US 11,961,231 B2
Method and system for medical image interpretation
Meng-Che Cheng, New Taipei (TW); and Ming-Tzuo Yin, New Taipei (TW)
Assigned to Acer Incorporated, New Taipei (TW)
Filed by Acer Incorporated, New Taipei (TW)
Filed on Jun. 25, 2021, as Appl. No. 17/357,994.
Claims priority of application No. 110119273 (TW), filed on May 27, 2021.
Prior Publication US 2022/0383490 A1, Dec. 1, 2022
Int. Cl. G06T 7/00 (2017.01); G06F 18/213 (2023.01); G06F 18/241 (2023.01); G06N 3/08 (2023.01); G16H 30/20 (2018.01); G16H 50/20 (2018.01)

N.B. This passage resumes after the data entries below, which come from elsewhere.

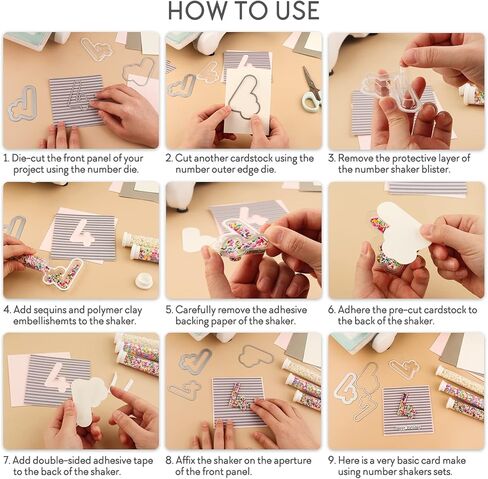 HOW TO USE

1. Die-cut the front panel of your project using the number die.

2. Cut another cardstock using the number outer edge die.

3. Remove the protective layer of the number shaker blister.

4. Add sequins and polymer clay embellishemts to the shaker.

5. Carefully remove the adhesive backing paper of the shaker.

6. Adhere the pre-cut cardstock to the back of the shaker.

7. Add double-sided adhesive tape to the back of the shaker.

8. Affix the shaker on the aperture of the front panel.

9. Here is a very basic card make using number shakers sets.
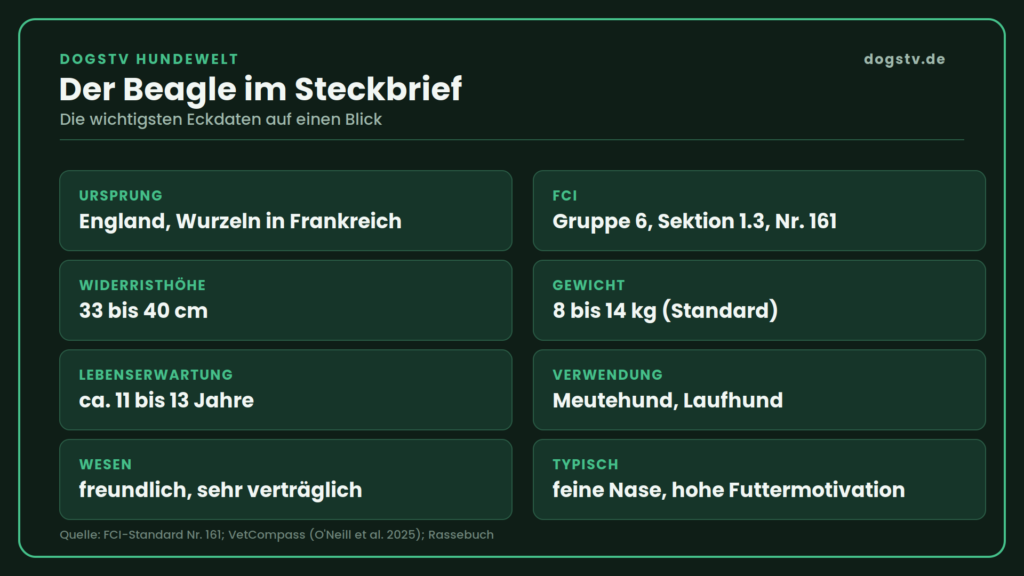 DOGSTV HUNDEWELT

dogstv.de

Der Beagle im Steckbrief

Die wichtigsten Eckdaten auf einen Blick

URSPRUNG
England, Wurzeln in Frankreich

WIDERRISTHÖHE
33 bis 40 cm

LEBENSERWARTUNG
ca. 11 bis 13 Jahre

WESEN
freundlich, sehr verträglich

FCI
Gruppe 6, Sektion 1.3, Nr. 161

GEWICHT
8 bis 14 kg (Standard)

VERWENDUNG
Meutehund, Laufhund

TYPISCH
feine Nase, hohe Futtermotivation

Quelle: FCI-Standard Nr. 161; VetCompass (O'Neill et al. 2025); Rassebuch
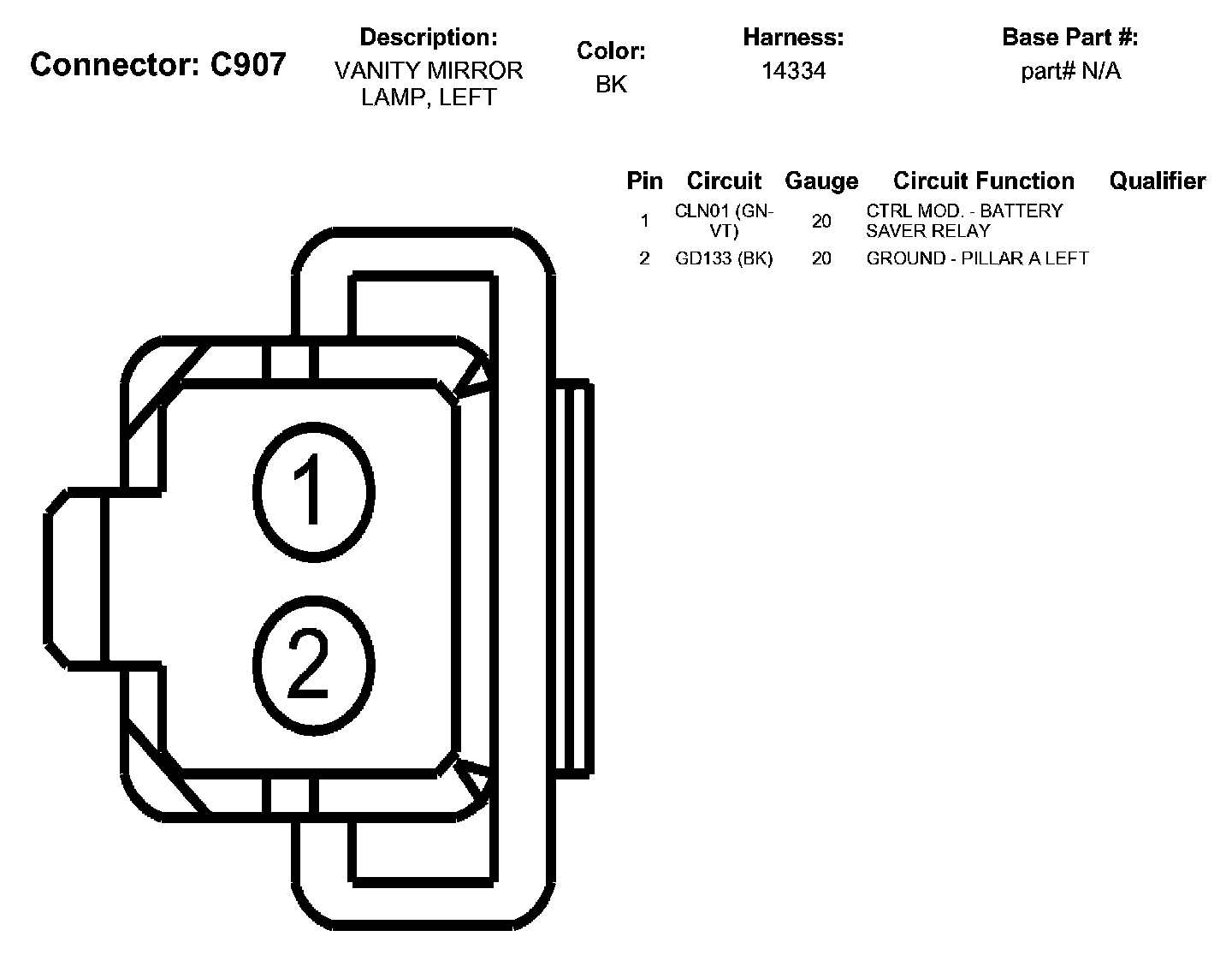 Connector: C907

Description:
VANITY MIRROR LAMP, LEFT

Color:
BK

Harness:
14334

Base Part #:
part# N/A

| Pin | Circuit | Gauge | Circuit Function | Qualifier |
|---|---|---|---|---|
| 1 | CLN01 (GN-VT) | 20 | CTRL MOD. - BATTERY SAVER RELAY | |
| 2 | GD133 (BK) | 20 | GROUND - PILLAR A LEFT | |

1

2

CPC G06T 7/0012 (2013.01) [G06F 18/213 (2023.01); G06F 18/241 (2023.01); G06N 3/08 (2013.01); G16H 30/20 (2018.01); G16H 50/20 (2018.01); G06T 2207/20081 (2013.01); G06T 2207/20084 (2013.01); G06T 2207/30004 (2013.01)] 20 Claims
OG exemplary drawing
 
1. A method for medical image interpretation, adapted for a computer device, the method comprising:
providing a medical image to a convolutional neural network model, wherein the convolutional neural network model comprises a feature extraction part, a first classifier, and N second classifiers, wherein N is a positive integer;
generating N feature maps by using the feature extraction part of the convolutional neural network model;
obtaining N symptom interpretation results of N symptoms of a disease based on the N feature maps through the N second classifiers; and
obtaining a disease interpretation result of the disease based on the N feature maps through the first classifier,
wherein one of the N second classifiers outputs one of the N symptom interpretation results only according to part of the N feature maps, and another one of the N second classifiers outputs another of the N symptom interpretation results only according to another part of the N feature maps.